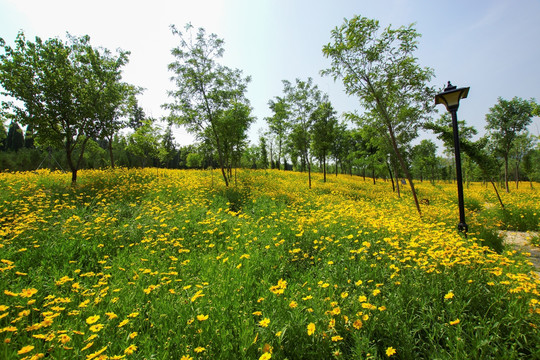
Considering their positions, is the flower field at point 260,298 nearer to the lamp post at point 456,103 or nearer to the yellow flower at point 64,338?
the yellow flower at point 64,338

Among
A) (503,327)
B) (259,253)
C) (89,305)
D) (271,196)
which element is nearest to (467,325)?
(503,327)

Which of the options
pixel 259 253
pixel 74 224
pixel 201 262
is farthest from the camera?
pixel 74 224

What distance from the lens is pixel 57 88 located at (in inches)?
395

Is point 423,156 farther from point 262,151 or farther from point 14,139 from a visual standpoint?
point 14,139

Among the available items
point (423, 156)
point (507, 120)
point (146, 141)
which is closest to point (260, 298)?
point (146, 141)

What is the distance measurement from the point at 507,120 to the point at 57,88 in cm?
3278

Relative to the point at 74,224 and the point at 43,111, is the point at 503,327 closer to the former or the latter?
the point at 74,224

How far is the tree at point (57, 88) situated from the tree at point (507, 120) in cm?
3094

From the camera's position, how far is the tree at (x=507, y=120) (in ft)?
62.0

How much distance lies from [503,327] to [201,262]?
4329mm

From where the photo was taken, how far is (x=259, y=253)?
4504 millimetres

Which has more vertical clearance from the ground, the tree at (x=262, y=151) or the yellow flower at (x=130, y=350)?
the tree at (x=262, y=151)

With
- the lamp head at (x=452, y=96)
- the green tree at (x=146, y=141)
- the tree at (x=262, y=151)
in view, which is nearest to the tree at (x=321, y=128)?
the lamp head at (x=452, y=96)

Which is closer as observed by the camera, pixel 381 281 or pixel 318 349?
pixel 318 349
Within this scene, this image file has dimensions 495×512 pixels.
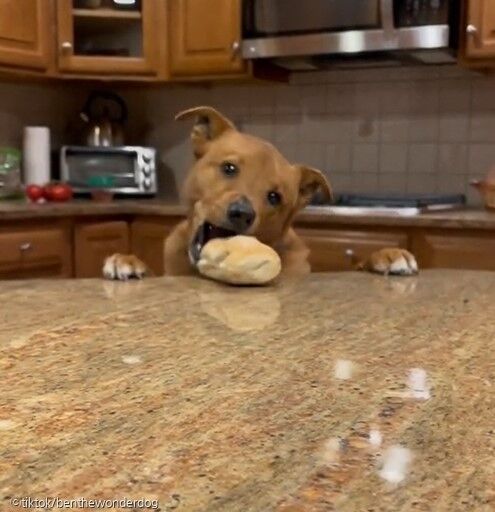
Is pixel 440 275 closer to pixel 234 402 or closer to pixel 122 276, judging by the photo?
pixel 122 276

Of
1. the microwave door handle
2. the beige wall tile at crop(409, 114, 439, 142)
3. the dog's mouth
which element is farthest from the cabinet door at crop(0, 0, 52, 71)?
the dog's mouth

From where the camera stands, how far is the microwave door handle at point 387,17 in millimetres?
2676

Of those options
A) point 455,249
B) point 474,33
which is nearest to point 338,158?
point 474,33

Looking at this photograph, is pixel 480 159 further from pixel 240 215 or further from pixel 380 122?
pixel 240 215

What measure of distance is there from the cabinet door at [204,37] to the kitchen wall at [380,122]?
330 millimetres

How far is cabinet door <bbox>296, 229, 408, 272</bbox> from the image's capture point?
8.33 ft

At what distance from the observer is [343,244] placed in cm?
260

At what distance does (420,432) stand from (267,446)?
4.0 inches

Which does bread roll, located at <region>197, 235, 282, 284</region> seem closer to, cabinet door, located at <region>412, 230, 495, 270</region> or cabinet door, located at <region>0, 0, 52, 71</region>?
cabinet door, located at <region>412, 230, 495, 270</region>

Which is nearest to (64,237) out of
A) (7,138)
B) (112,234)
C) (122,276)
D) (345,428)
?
(112,234)

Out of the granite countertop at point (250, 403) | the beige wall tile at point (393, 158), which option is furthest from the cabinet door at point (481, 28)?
the granite countertop at point (250, 403)

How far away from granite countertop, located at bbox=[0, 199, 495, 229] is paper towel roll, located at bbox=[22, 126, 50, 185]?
0.27m

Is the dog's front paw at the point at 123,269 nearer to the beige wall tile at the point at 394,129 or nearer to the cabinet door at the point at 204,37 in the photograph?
the cabinet door at the point at 204,37

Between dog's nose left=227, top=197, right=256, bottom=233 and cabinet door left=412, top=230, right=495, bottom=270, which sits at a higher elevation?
dog's nose left=227, top=197, right=256, bottom=233
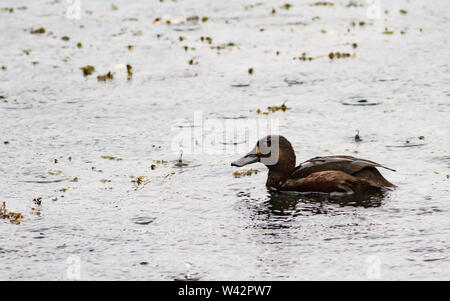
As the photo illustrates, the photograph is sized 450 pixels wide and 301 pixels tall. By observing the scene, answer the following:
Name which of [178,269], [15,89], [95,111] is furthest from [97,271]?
[15,89]

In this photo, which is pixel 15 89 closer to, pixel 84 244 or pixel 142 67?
pixel 142 67

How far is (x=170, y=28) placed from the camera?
30812 millimetres

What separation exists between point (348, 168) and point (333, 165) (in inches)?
9.6

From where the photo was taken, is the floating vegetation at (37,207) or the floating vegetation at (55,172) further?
the floating vegetation at (55,172)

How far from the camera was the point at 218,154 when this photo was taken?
1605 centimetres

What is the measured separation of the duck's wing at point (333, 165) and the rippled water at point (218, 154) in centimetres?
42

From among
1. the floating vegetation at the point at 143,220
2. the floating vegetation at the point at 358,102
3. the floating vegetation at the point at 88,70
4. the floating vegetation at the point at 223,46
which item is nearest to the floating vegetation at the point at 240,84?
the floating vegetation at the point at 358,102

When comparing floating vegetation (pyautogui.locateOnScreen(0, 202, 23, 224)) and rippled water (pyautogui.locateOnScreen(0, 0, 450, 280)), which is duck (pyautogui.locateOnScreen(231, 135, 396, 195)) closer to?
rippled water (pyautogui.locateOnScreen(0, 0, 450, 280))

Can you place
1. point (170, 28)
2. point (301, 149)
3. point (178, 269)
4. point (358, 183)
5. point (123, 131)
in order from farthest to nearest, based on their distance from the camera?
point (170, 28), point (123, 131), point (301, 149), point (358, 183), point (178, 269)

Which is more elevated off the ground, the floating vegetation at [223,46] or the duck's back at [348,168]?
the floating vegetation at [223,46]

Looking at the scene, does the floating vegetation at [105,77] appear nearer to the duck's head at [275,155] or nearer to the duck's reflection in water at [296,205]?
the duck's head at [275,155]

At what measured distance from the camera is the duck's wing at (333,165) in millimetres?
13117

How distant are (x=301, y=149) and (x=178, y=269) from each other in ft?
19.9
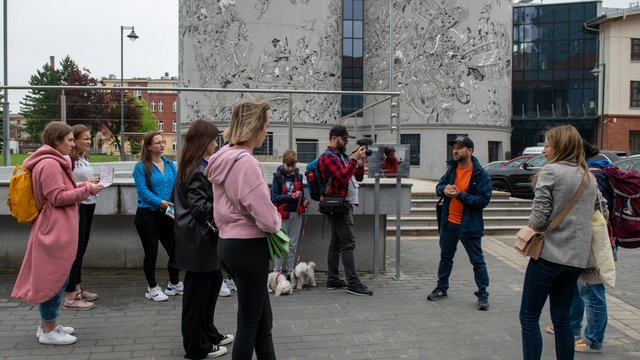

###

Stated goal -> Reproduce the items, starting at the line that contains "When comparing floating" and continuing through the end of the items, with both ends included. Omit the pictures from your answer.

Task response ->
When comparing floating vegetation (pyautogui.locateOnScreen(0, 202, 23, 224)) and rippled water (pyautogui.locateOnScreen(0, 0, 450, 280)), which is duck (pyautogui.locateOnScreen(231, 135, 396, 195)) closer to?
rippled water (pyautogui.locateOnScreen(0, 0, 450, 280))

Can you place
1. point (170, 28)
2. point (301, 149)
3. point (178, 269)
4. point (358, 183)
5. point (123, 131)
in order from farthest to nearest, based on their distance from the camera?
point (170, 28), point (123, 131), point (301, 149), point (358, 183), point (178, 269)

Which is more elevated off the ground, the floating vegetation at [223,46] or the duck's back at [348,168]?
the floating vegetation at [223,46]

Looking at the scene, does the floating vegetation at [105,77] appear nearer to the duck's head at [275,155] or nearer to the duck's reflection in water at [296,205]?
the duck's head at [275,155]

At what measured distance from the camera is the duck's wing at (333,165) in millimetres?
13117

How distant are (x=301, y=149) and (x=178, y=269) from each other in ft?
19.9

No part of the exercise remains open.